§ **TASK BRIEF**: Every line of the listing below from the one with "平果县变频发电机多少钱啊" up to and including the one with "Product-COFFEE-Pic" should be retyped exactly, and nothing else; pictures are not part of the copy.

§ **INPUT MATERIAL**:
-=-=-
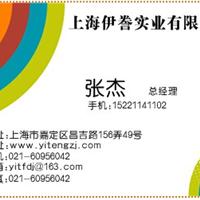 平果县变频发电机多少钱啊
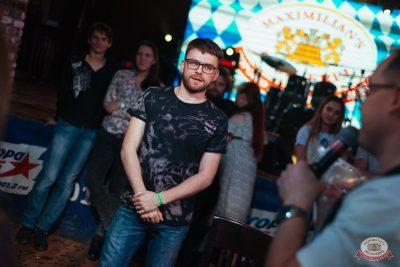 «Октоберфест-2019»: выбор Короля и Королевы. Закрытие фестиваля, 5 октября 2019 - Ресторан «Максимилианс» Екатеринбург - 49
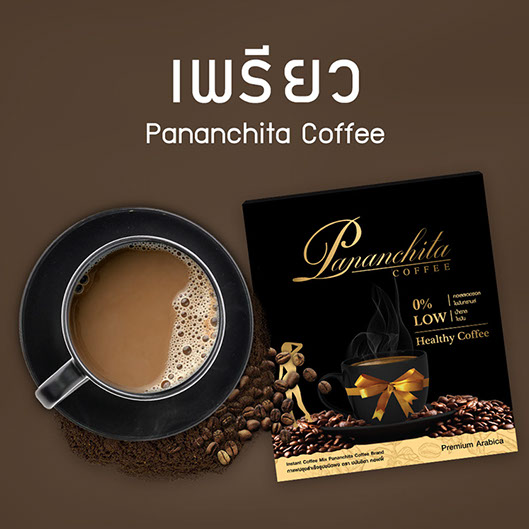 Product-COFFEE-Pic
-=-=-
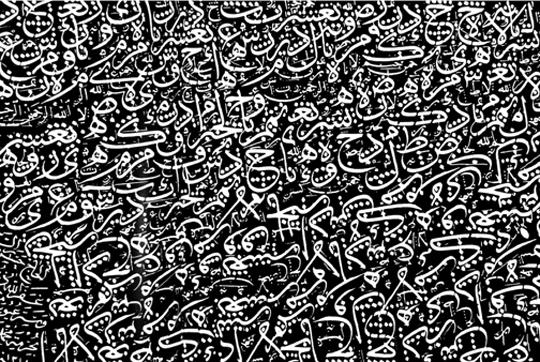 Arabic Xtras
-=-=-
§ **REPLY**:
 平果县变频发电机多少钱啊
 «Октоберфест-2019»: выбор Короля и Королевы. Закрытие фестиваля, 5 октября 2019 - Ресторан «Максимилианс» Екатеринбург - 49
 Product-COFFEE-Pic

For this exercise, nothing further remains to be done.